Arguably, that effort has failed in the West. But in the conscious Africanization of Catholicism, the faith does seem to hold greater attraction to the masses here. Church worship is exciting, the music is catchy and in dialect, and nearly every single youthful member of the congregation has some role to play in the celebration. It is a rare Sunday when the pews of any given parish church are not filled completely.

The tinkering that led to trappings like liturgical dance extended in other directions, too. Ecclesia in Africa included the language of “the mystery of Pentecost” and took as its theme Acts 1:8: “You shall receive power when the Holy Spirit has come upon you; and you shall be my witnesses…to the end of the earth.”

The document was the high-water mark in John Paul’s embrace of the charismatic ministry, seen by 1995 as a vital force to slow the loss of parishioners in the Third World to independent Pentecostal churches. The CCR doctrine that God was powerful and willing to use that power aligned neatly with most African cultures, where gods were expected to be powerful and materialistic— requiring tangible offerings for tangible returns. The strategy of inculturation led inevitably to the CCR and its focus on the Holy Spirit’s miraculous acts.

Ironically, despite being characteristic of most Africans’ pre-Christian cosmologies, this belief in miracles usually has not been packaged in a traditional motif with drums and healing dances. Rather, the CCR and others extolling Pentecostalism in African society have by and large followed in the fashion of the American evangelical-Pentecostal movement. Walk into most Pentecostal church services in Africa, or a CCR gathering, and you will encounter the synthesizer-and-keyboard hymns, the preaching that frequently devolves into repeated mantras and tongues, the long periods of individual and group ecstatic prayer, and the laying-on of hands and healings. All of these traits of American Pentecostalism have been imported to African churches, overwhelming most local expressions.

The Anglican Church of Kenya has been so thoroughly Pentecostalized in the American manner that at one recent service in Nairobi’s historic All Saints Cathedral, the homilist extolled “Christ’s Key Principles of Leadership” and advised parishioners, taking a page from American televangelists, that “tithing is Jesus’ investment strategy.” A handful of so-called African Instituted Churches have taken up the cause of neo-traditionalists, asking their parishioners to wear local bark-cloth or cut their hair. But most upstart preachers make an effort to mimic the dress, the church and altar design, even the tone of voice of American televangelists like T.D. Jakes and Joel Osteen.

This, more than anything, is what Kenya’s and other African countries’ Catholic hierarchies fear: that under the cover of inculturation will come influences that are not African at all, that could change a more essential aspect of the Church’s character.

Yet, for the time being, most priests seem confident that suppressing the charismatic movement will not weaken the Catholic Church’s appeal in Kenya. “This Pentecostalism will not have a durable influence on the lives of the people,” predicts Father Gemma, the priest at the Consolata Shrine. “Everyone goes where there are miracles. But they eventually come back to the Church and I ask them, ‘Did you get your miracle?’ And they say no.”

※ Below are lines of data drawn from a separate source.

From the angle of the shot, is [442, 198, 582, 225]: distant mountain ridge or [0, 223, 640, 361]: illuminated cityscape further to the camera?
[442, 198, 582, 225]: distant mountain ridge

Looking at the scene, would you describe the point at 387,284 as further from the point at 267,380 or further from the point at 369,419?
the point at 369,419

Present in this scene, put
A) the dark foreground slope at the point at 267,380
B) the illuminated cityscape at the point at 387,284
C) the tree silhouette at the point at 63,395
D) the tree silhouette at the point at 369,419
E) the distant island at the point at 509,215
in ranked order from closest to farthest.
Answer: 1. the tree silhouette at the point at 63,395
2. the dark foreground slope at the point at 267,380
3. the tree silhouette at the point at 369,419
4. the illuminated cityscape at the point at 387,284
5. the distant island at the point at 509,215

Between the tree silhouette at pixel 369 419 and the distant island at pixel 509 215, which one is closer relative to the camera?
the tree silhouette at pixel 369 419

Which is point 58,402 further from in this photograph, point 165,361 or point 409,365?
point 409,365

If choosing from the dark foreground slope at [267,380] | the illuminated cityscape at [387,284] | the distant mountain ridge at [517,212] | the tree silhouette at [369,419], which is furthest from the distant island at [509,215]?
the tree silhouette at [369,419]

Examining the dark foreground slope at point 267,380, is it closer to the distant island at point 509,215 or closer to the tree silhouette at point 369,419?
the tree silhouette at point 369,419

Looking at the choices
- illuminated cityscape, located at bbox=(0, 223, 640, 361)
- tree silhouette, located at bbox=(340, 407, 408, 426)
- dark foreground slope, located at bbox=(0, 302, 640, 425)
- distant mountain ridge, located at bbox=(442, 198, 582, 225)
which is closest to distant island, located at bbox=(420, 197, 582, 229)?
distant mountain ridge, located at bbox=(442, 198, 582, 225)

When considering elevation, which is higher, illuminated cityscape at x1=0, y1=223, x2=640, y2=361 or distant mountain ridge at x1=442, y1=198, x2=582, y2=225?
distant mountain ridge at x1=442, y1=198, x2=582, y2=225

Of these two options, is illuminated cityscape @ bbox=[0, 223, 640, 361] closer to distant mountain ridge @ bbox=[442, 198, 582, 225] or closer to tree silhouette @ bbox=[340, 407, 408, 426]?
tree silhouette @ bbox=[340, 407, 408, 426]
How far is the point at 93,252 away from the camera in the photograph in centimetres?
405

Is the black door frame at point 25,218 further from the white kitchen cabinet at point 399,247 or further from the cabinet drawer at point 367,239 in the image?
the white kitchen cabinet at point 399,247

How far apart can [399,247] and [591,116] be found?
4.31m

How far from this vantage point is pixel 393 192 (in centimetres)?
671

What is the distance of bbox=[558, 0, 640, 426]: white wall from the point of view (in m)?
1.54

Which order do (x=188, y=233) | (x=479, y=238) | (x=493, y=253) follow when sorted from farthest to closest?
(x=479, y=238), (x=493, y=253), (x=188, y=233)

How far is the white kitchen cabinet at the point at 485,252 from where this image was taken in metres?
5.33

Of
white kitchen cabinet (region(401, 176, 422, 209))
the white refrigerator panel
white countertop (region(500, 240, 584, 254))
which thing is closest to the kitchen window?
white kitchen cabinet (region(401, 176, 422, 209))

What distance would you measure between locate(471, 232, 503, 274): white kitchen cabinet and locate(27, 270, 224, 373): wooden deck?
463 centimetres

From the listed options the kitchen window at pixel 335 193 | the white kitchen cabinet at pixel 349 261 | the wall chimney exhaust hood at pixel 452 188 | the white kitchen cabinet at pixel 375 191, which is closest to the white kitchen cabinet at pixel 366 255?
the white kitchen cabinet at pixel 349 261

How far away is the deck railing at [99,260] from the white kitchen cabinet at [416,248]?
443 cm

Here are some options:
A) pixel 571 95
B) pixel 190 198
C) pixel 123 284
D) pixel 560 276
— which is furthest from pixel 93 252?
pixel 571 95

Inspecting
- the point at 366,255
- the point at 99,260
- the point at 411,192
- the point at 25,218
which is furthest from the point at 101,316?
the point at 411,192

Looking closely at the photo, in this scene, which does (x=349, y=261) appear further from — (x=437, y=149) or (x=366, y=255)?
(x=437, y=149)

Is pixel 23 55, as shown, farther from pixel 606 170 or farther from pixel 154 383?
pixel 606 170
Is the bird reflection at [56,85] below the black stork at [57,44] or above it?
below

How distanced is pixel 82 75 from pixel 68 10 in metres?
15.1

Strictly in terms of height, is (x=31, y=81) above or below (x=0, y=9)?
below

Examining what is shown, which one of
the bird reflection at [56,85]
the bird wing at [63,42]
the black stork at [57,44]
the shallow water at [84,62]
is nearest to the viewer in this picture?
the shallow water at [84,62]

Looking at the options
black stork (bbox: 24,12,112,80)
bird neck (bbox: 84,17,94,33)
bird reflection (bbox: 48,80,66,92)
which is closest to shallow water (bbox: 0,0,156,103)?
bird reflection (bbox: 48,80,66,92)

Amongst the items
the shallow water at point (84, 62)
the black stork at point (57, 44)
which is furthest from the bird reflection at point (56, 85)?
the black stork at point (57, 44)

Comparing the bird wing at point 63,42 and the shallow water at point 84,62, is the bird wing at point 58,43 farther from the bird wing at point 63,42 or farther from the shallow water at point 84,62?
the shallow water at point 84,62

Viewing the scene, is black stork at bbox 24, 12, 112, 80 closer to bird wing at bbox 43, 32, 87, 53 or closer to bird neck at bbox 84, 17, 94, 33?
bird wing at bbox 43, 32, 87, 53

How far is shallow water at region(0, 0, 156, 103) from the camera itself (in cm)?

Father Babendreier, meanwhile, observes that Catholic practice is, despite its cultural adornments, extremely rigorous. There are constant reminders at Mass about who may validly receive Communion. Confession is taken seriously— and the average Catholic knows better than to receive the Eucharist without it.

“You focus on the problems,” he says, “But let’s not forget that something is happening here that is pretty spectacular in the history of the Church. You go back 100 years and you have maybe 10 million Catholics. Now, you’re in the hundreds of millions. So I do not get hung up on the little problems. I would daresay they are minor compared to something going on which to me has the Holy Spirit stamped all over it.”